Original London Cast, 1989 (Geffen, 2CDs) No stars; not recommended. As was the case with The Phantom of the Opera and Les Misérables, its equally cheap predecessors, Miss Saigon was brought into the world by people who followed a crooked path to enormous popular and financial (but not artistic) success: Create a stage musical based on a story that has been beloved for generations and, with the help of shrewd marketing, it will run for years — even if the adaptation is third-rate, or worse. The plot of Miss Saigon is based on that of the Puccini opera Madama Butterfly, with the action reset at the time of the Vietnam War. But the Claude-Michel Schönberg-Alain Boublil show built around that brilliant idea has one of the most impoverished scores ever contrived for the musical theater, and one that includes some dicey borrowings by composer Schönberg; for instance, “Why, God, Why?” begins with a beautiful tune that was originally written by Richard Rodgers for “There’s a Small Hotel.” The Francophone librettist Boublil’s collaboration with Richard Maltby, Jr. yielded lyrics that are awkwardly phrased to the point of semi-literacy. (A few examples among dozens: “God, the tension is high, not to mention the smell,” “My parents got themselves killed in the week you changed sides,” and “You must decide upon which side you’re really on.” ) The song “Movie in My Mind” illustrates the chasm between the creators’ goals and their abilities: The idea of the Vietnamese prostitutes imagining an alternate reality in order to bear the selling of their bodies is interesting, but the music and lyrics are utterly pedestrian. Although it’s difficult to identify the nadir of the score, one good candidate is “Bui Doi,” a shamelessly manipulative plea on behalf of children sired by American servicemen and left behind in Vietnam; at least experiencing Miss Saigon via audio recording spares one having to view the tasteless film that was projected onstage during this sequence. Listeners are also spared the spectacle of the completely Caucasian-looking and British-sounding Jonathan Pryce in the role of the Engineer, a reprehensible Eurasian pimp, but Pryce is badly miscast even from an aural standpoint. On the plus side, Lea Salonga sounds lovely and winsome as Kim. Simon Bowman as her lover, Chris, sings well but doesn’t sound American, which is a problem in terms of the plot. — Michael Portantiere
Studio Cast, 1995 (Angel, 2CDs) No stars; not recommended. The CD booklet notes assure us that there was much more to the success of Miss Saigon than the stunning onstage simulation of the landing and takeoff of a helicopter. Yet this recording begins with the whirring of chopper blades, as if to admit: “Yes, that special effect is what most people will remember about the show.” Billed as a “complete recording,” it includes revisions of the score that were made following the London production. The cast, drawn from several of the show’s worldwide productions, is backed by a huge orchestra. Joanna Ampil’s Kim is very much in the Lea Salonga mold, which is a good thing. The partly Asian Kevin Gray brings credibility to the role of the Engineer, but even he can’t triumph over such dreck as “The American Dream,” a hit-them-over-the-head number in which the title phrase is repeated 18 times. Like his recorded predecessor in the role of Chris, Peter Cousens, from the Sydney company, has a fine voice but is unable to sound convincingly American. Hinton Battle sings John’s “Bui Doi” for all it’s worth, which is very little, and the thankless role of Ellen is well handled by Ruthie Henshall. The orchestra, conducted by David Charles Abell, plays beautifully, and the sound quality of the recording is superb, but it’s all in service of a score that, unsurprisingly, seems to have had no staying power whatsoever outside of the show itself. — M.P.

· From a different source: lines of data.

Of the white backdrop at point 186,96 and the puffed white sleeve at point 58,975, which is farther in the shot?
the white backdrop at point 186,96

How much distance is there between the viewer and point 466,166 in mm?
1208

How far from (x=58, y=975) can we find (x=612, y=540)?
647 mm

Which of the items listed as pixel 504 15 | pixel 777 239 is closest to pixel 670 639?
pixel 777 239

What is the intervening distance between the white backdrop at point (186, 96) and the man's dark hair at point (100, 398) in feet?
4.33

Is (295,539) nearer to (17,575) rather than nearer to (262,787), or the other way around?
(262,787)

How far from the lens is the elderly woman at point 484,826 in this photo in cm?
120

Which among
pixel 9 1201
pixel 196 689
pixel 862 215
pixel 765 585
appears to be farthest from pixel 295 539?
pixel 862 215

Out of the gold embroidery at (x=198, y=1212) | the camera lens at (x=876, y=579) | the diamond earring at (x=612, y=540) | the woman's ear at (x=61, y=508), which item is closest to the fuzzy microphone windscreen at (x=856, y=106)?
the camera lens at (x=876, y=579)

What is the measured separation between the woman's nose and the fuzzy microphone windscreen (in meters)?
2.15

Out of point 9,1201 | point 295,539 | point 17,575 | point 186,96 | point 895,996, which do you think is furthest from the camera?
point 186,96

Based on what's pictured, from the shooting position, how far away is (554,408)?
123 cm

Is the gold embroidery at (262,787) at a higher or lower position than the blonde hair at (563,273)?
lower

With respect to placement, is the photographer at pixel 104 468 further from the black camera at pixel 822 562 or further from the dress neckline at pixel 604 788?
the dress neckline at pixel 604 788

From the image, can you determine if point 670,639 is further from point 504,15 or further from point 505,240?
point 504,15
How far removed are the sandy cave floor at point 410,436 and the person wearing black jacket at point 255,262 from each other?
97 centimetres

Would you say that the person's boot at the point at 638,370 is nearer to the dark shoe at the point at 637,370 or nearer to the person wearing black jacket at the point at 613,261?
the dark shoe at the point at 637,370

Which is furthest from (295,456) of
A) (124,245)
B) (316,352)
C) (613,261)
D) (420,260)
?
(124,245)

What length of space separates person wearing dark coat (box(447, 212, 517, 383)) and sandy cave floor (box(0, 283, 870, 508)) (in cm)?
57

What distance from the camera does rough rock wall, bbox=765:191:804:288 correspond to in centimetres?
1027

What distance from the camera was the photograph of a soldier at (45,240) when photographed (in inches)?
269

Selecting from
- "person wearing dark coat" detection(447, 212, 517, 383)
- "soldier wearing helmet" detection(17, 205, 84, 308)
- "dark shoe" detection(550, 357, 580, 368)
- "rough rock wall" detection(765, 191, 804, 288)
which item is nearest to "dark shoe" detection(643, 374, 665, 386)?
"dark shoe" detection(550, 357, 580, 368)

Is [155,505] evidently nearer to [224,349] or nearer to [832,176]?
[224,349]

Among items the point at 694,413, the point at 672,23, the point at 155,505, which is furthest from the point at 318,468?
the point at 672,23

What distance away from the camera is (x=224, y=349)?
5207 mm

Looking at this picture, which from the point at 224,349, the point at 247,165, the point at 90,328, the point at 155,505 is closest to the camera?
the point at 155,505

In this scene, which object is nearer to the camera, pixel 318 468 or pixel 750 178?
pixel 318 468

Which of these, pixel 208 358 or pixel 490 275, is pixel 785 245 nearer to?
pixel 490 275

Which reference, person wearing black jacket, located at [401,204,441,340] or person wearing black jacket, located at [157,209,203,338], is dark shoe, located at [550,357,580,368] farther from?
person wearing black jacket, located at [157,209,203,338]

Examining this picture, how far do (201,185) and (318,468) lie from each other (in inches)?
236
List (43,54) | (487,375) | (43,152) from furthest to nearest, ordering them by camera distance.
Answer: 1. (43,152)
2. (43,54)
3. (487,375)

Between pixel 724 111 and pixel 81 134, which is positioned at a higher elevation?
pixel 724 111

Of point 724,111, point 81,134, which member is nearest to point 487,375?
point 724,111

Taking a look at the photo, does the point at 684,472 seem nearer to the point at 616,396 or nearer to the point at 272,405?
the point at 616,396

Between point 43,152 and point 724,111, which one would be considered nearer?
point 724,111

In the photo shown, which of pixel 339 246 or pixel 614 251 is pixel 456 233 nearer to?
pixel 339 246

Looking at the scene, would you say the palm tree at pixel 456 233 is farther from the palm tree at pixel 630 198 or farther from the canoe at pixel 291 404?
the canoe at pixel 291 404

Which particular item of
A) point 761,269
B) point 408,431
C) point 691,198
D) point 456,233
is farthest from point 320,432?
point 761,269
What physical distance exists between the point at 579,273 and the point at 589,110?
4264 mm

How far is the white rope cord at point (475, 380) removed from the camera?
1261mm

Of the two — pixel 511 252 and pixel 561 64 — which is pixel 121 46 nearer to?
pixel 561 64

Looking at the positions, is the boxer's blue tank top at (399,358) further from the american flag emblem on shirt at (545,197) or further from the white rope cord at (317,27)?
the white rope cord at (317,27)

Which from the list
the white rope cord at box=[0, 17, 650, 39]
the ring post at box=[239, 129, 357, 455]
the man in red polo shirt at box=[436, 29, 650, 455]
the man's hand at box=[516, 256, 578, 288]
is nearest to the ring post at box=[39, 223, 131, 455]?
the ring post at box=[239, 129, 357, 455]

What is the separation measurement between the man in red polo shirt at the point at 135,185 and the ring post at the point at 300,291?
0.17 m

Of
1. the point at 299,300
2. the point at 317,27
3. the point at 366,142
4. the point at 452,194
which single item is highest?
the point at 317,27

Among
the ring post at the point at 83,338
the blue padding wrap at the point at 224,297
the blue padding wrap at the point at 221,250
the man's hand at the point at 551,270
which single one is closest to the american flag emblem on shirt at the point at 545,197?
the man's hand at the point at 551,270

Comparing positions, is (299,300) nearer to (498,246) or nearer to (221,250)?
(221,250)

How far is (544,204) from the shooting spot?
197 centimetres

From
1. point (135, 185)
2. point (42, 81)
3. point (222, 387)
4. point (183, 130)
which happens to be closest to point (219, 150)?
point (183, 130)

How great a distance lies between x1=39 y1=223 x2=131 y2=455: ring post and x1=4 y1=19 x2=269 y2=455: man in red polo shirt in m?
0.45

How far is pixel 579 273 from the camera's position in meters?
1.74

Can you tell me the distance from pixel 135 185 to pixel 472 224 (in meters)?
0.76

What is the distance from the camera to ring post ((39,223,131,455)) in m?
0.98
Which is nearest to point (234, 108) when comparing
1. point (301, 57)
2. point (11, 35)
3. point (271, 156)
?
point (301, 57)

London Cast, 2014 (Verve, 2CDs) No stars; not recommended. Can the phrase “diminishing returns” be applied to the third cast album of a show when its score is virtually worthless to begin with? This is arrogantly billed as the “definitive recording” of Miss Saigon, and it’s probably best to leave it to fans of the show to decide whether or not they agree with that assessment. Many of the lyrics were rewritten for this 25th anniversary production, but not necessarily for the better. Some of the new lyrics do improve at least somewhat on the horrendous grammar of the originals, but the main impetus for the rewrites seems to have been to make the show more graphic in terms of sex and grit — so much so that this live recording bears an “explicit lyrics” warning. (Example, “If I’m your pin-up, I’ll melt all your brass, stuck on your ball with a pin in my ass.” Seriously.) As for the cast, Jon Jon Briones is an appropriately oily Engineer; Eva Noblezada’s voice is capable of sweetness and power as necessary; and Alistair Brammer has a lovely, lyrical tenor, plus he’s the only recorded Chris who sounds convincingly American rather than British. (Note: After its run at the Prince Edward Theatre in London, this production transferred to Broadway, and Briones won a Tony Award for his performance. A high quality video of the production, captured in London, is also available for those who have any interest in such an item.) — M.P.